Records from a collection:
+ + + +

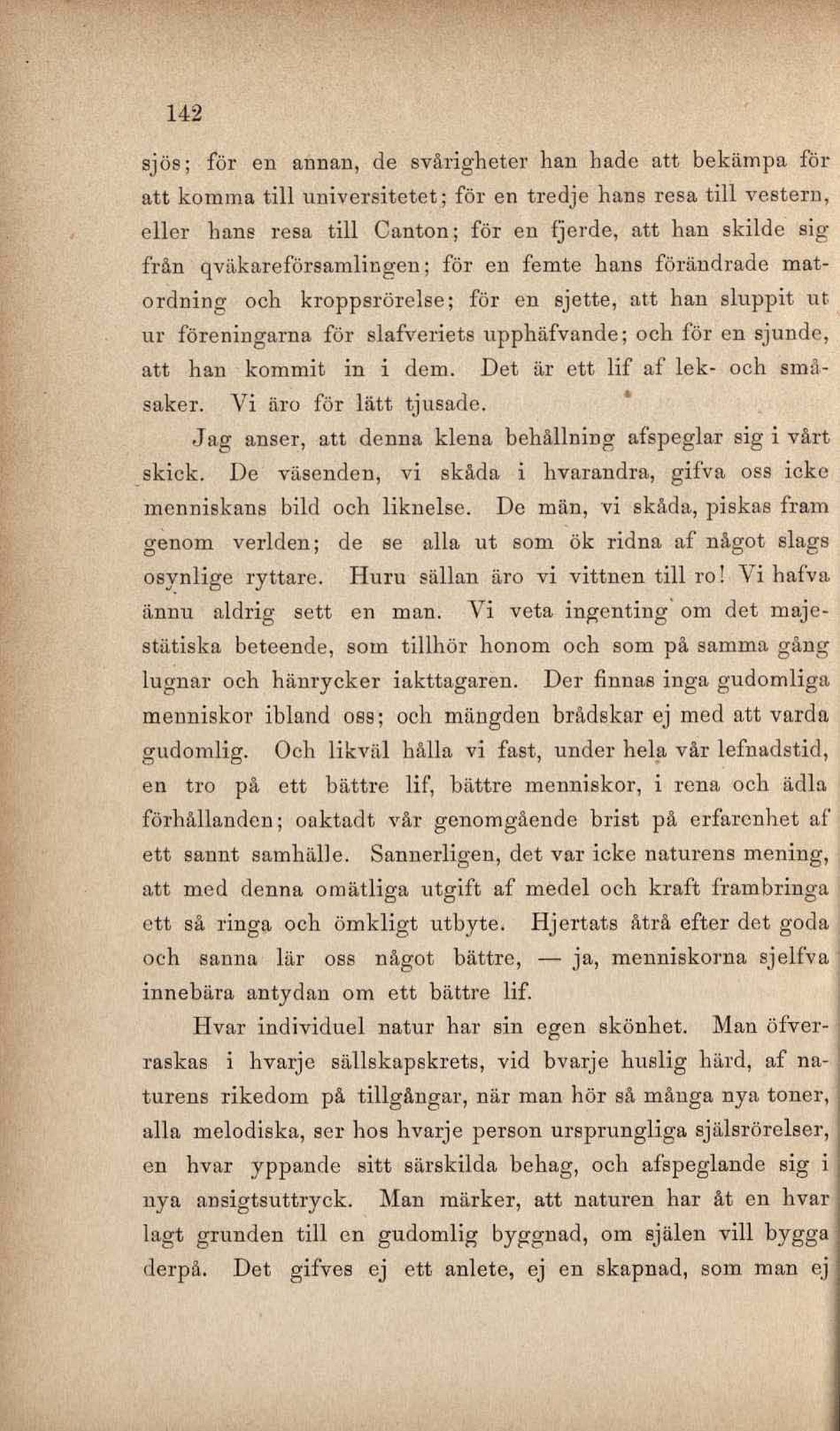 142

sjös; för en annan, de svårigheter han hade att bekämpa för att komma till universitetet; för en tredje hans resa till vestern, eller hans resa till Canton; för en fjerde, att han skilde sig från qväkareförsamlingen; för en femte hans förändrade matordning och kroppsrörelse; för en sjette, att han sluppit ut ur föreningarna för slafveriets upphäfvande; och för en sjunde, att han kommit in i dem. Det är ett lif af lek- och småsaker. Vi äro för lätt tjusade.

Jag anser, att denna klena behållning afspeglar sig i vårt skick. De väsenden, vi skåda i hvarandra, gifva oss icke menniskans bild och liknelse. De män, vi skåda, piskas fram genom verlden; de se alla ut som ök ridna af något slags osynlige ryttare. Huru sällan äro vi vittnen till ro! Vi hafva ännu aldrig sett en man. Vi veta ingenting om det majestätiska beteende, som tillhör honom och som på samma gång lugnar och hänrycker iakttagaren. Der finnas inga gudomliga menniskor ibland oss; och mängden brådskar ej med att varda gudomlig. Och likväl hålla vi fast, under hela vår lefnadstid, en tro på ett bättre lif, bättre menniskor, i rena och ädla förhållanden; oaktadt vår genomgående brist på erfarenhet af ett sannt samhälle. Sannerligen, det var icke naturens mening, att med denna omätliga utgift af medel och kraft frambringa ett så ringa och ömkligt utbyte. Hjertats åtrå efter det goda och sanna lär oss något bättre, — ja, menniskorna sjelfva innebära antydan om ett bättre lif.

Hvar individuel natur har sin egen skönhet. Man öfverraskas i hvarje sällskapskrets, vid bvarje huslig härd, af naturens rikedom på tillgångar, när man hör så många nya toner, alla melodiska, ser hos hvarje person ursprungliga själsrörelser, en hvar yppande sitt särskilda behag, och afspeglande sig i nya ansigtsuttryck. Man märker, att naturen har åt en hvar lagt grunden till en gudomlig byggnad, om själen vill bygga derpå. Det gifves ej ett anlete, ej en skapnad, som man ej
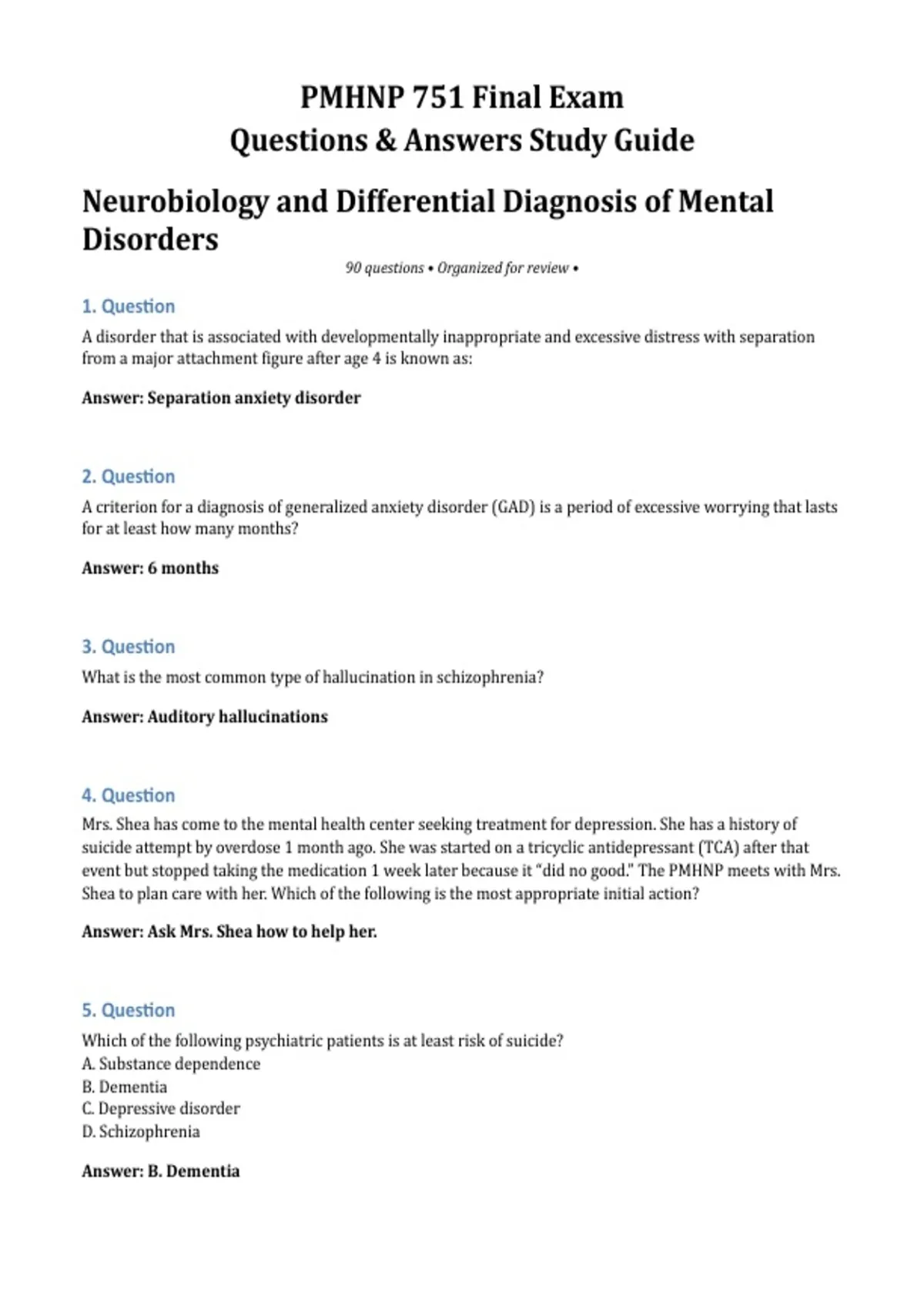 PMHNP 751 Final Exam
Questions & Answers Study Guide

Neurobiology and Differential Diagnosis of Mental Disorders

90 questions • Organized for review •

1. Question

A disorder that is associated with developmentally inappropriate and excessive distress with separation from a major attachment figure after age 4 is known as:

Answer: Separation anxiety disorder

2. Question

A criterion for a diagnosis of generalized anxiety disorder (GAD) is a period of excessive worrying that lasts for at least how many months?

Answer: 6 months

3. Question

What is the most common type of hallucination in schizophrenia?

Answer: Auditory hallucinations

4. Question

Mrs. Shea has come to the mental health center seeking treatment for depression. She has a history of suicide attempt by overdose 1 month ago. She was started on a tricyclic antidepressant (TCA) after that event but stopped taking the medication 1 week later because it "did no good." The PMHNP meets with Mrs. Shea to plan care with her. Which of the following is the most appropriate initial action?

Answer: Ask Mrs. Shea how to help her.

5. Question

Which of the following psychiatric patients is at least risk of suicide?
A. Substance dependence
B. Dementia
C. Depressive disorder
D. Schizophrenia

Answer: B. Dementia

+ + + +

■ **ASSIGNED TASK**
Look above for the line that contains "1. Question". Starting there, transcribe every line exactly until you have copied the line that contains "What is the".

■ **WRITTEN SOLUTION**
1. Question

A disorder that is associated with developmentally inappropriate and excessive distress with separation from a major attachment figure after age 4 is known as:

Answer: Separation anxiety disorder

2. Question

A criterion for a diagnosis of generalized anxiety disorder (GAD) is a period of excessive worrying that lasts for at least how many months?

Answer: 6 months

3. Question

What is the most common type of hallucination in schizophrenia?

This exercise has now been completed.